Write out exactly the lines below that run from the line containing "From (486,477) to" through the last line of the records.
-------- Data provided --------
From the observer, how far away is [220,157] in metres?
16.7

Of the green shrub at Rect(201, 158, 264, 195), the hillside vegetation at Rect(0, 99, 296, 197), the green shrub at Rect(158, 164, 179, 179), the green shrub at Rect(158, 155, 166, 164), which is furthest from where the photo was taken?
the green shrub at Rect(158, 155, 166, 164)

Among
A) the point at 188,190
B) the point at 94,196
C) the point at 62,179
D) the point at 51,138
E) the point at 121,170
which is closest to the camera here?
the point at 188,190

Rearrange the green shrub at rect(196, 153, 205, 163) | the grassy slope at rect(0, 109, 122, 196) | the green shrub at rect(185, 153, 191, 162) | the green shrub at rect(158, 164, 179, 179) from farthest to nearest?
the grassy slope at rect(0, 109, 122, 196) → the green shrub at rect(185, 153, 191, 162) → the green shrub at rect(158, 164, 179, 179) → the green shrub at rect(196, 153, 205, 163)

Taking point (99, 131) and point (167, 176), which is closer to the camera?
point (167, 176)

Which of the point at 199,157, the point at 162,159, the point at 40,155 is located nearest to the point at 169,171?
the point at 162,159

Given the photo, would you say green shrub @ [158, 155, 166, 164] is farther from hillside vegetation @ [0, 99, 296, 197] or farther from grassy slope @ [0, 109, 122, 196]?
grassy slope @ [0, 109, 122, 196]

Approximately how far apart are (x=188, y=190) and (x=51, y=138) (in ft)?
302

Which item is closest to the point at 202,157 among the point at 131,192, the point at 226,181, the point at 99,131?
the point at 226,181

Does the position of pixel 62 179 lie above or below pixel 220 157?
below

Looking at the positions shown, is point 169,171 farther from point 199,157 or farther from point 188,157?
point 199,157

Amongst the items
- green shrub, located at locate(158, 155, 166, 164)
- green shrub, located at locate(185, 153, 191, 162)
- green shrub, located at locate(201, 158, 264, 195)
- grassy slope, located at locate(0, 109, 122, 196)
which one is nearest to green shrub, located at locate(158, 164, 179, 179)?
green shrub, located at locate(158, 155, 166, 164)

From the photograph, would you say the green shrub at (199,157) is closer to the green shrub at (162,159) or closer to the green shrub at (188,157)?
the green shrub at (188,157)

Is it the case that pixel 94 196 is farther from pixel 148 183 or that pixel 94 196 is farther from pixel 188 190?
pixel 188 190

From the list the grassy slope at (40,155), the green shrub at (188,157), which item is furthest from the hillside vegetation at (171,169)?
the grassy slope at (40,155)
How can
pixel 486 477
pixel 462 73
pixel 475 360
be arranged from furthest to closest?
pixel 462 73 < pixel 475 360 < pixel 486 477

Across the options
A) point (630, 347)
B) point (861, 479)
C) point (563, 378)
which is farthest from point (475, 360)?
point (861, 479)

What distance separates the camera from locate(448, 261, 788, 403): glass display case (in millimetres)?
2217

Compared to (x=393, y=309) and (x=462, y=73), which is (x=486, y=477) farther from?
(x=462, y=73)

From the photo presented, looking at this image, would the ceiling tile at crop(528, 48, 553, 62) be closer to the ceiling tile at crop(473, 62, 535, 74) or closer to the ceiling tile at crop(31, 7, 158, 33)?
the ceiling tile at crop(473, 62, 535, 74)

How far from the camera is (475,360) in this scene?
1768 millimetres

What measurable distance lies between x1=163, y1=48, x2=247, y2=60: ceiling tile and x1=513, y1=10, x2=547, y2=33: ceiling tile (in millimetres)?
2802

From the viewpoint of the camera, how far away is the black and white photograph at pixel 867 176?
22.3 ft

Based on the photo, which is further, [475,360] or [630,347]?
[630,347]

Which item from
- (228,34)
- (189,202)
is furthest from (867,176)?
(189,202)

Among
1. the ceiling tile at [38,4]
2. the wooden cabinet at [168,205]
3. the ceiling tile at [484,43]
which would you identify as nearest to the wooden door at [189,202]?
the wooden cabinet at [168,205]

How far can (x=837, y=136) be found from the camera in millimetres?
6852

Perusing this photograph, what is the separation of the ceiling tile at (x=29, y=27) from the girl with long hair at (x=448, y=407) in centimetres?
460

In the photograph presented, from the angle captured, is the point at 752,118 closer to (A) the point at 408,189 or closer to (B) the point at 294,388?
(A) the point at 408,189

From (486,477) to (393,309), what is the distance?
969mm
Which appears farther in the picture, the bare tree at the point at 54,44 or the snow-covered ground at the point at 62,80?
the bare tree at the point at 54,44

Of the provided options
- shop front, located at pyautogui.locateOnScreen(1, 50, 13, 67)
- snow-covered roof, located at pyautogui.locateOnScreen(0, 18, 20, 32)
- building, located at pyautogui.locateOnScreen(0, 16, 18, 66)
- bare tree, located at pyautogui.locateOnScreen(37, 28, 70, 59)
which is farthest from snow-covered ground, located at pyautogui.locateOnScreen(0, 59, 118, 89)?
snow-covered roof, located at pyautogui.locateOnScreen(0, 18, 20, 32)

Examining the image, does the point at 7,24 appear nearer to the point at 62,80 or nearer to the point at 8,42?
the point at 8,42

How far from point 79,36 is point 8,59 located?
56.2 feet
--------
_Solution for this exercise_.
From (486,477) to (393,309), what is the distance?
969mm
Which appears farther in the picture, the bare tree at the point at 54,44 or the snow-covered ground at the point at 62,80?
the bare tree at the point at 54,44

Of the provided options
- shop front, located at pyautogui.locateOnScreen(1, 50, 13, 67)
- snow-covered roof, located at pyautogui.locateOnScreen(0, 18, 20, 32)
- building, located at pyautogui.locateOnScreen(0, 16, 18, 66)
- bare tree, located at pyautogui.locateOnScreen(37, 28, 70, 59)
which is farthest from snow-covered ground, located at pyautogui.locateOnScreen(0, 59, 118, 89)?
snow-covered roof, located at pyautogui.locateOnScreen(0, 18, 20, 32)

Examining the image, does the point at 7,24 appear nearer to the point at 62,80 or nearer to the point at 8,42?
the point at 8,42

How far from point 79,36 is point 8,59 located?
56.2 feet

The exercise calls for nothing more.